In early adulthood, there were invitations to gyms and aerobics classes that I haughtily declined, saying I would rather associate with people after they showered. I meant it too. I could not understand why people were so enthralled with this physical fitness craze. Fashions seemed geared toward sweat shirts and sweat pants.  (Lycra came much later.) I recall once agreeing to a morning run; this confirmed I wanted nothing to do with that sort of activity. I wasn’t opposed to movement. I enjoyed wilderness survival outings and climbing to mountain overlooks. But the physical fitness fad seemed all about pretense.

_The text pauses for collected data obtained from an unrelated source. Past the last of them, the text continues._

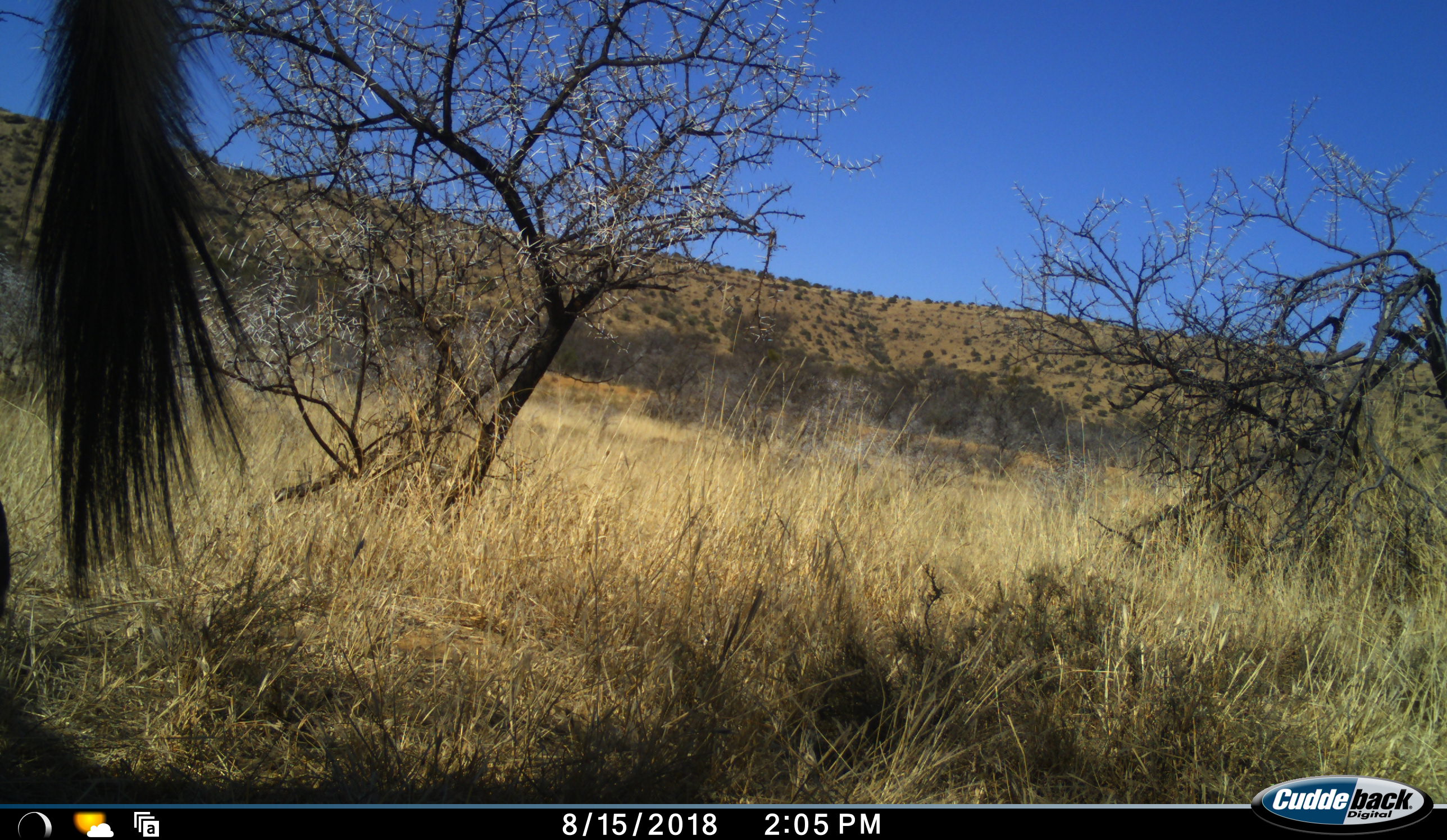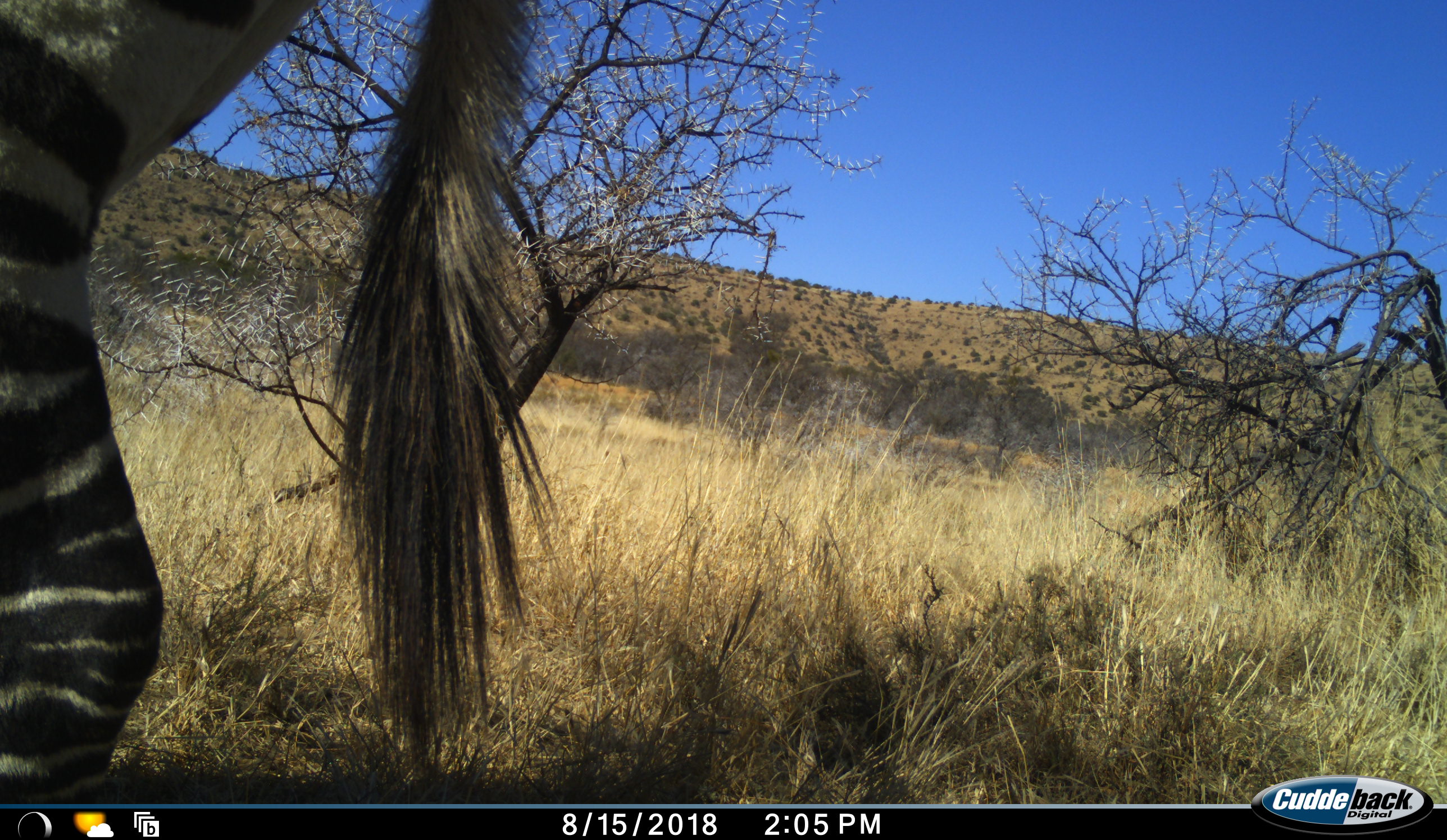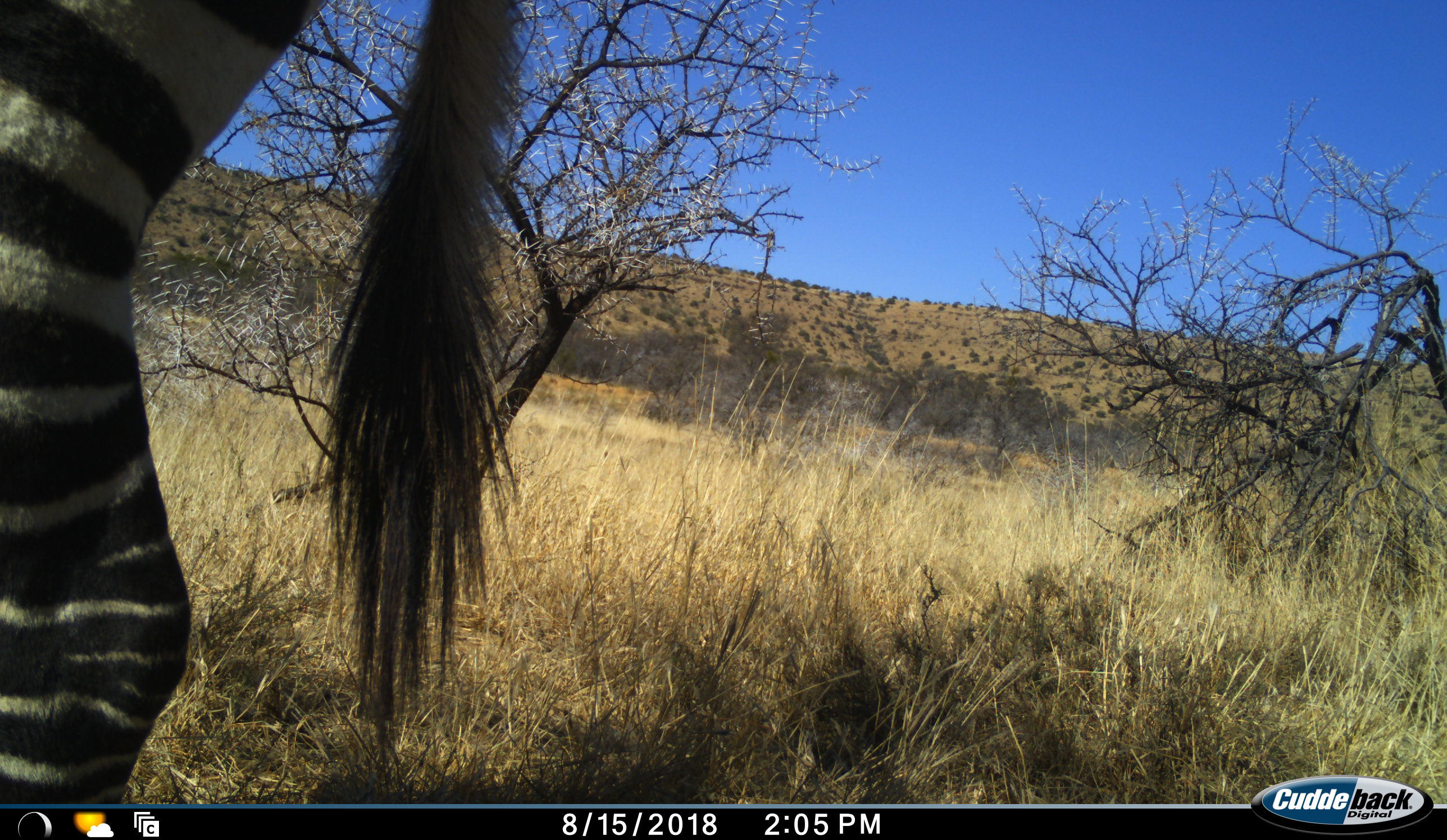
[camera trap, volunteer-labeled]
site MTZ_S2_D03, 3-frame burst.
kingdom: Animalia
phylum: Chordata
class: Mammalia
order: Perissodactyla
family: Equidae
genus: Equus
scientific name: Equus zebra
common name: mountain zebra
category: zebramountain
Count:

So this lagging, and then having chest pangs, on that steamy green mountain caught me by surprise. I had not realized it, but my physical activity had been usurped by office work.  Though anxious that I could, I knew I had to keep on climbing.  Skinny, bent tree trunks, blurred by the mist, became distant dragons leaning in to mark my progress. In that surreal stillness, I made a promise to myself that once home, I would embark on a physical fitness regimen to get back to normal. It was one of those vows made in adversity while wondering if there would be any chance to make good on it. Fortunately, I made it to the mountaintop and made it home, having only bruised my pride.

Back at home, I considered those chest pangs in the steamy heat and wondered what to do.  I tried power walking, but that felt awkward.  I tried an aerobics class. That just wasn’t me. My coworker climbed flights of stairs wearing ankle weights during her lunch break and welcomed me to join her. That sounded awful. I looked into indoor pools but the rules and schedules seemed burdensome. My brother ran; my sister bicycled. Neither sounded right for my life.

Ultimately, I joined a local fitness center. Each weekday, in addition to my normal activities, I would go to the gym. I liked the cross trainers and exercise bikes because they let me put in as much or as little effort as I liked, without being conspicuous. After seeing I had become a regular at the gym, a trainer offered to give me a weight lifting routine. I agreed. Weight lifting three times a week in addition to the aerobics machines proved to be a routine that worked with my life.

More than twenty years later, I’m still at it. Now I see working out as a necessary part of growing older.  Now I understand the need to work at maintaining physical fitness, even if not inclined to be Wonder Woman.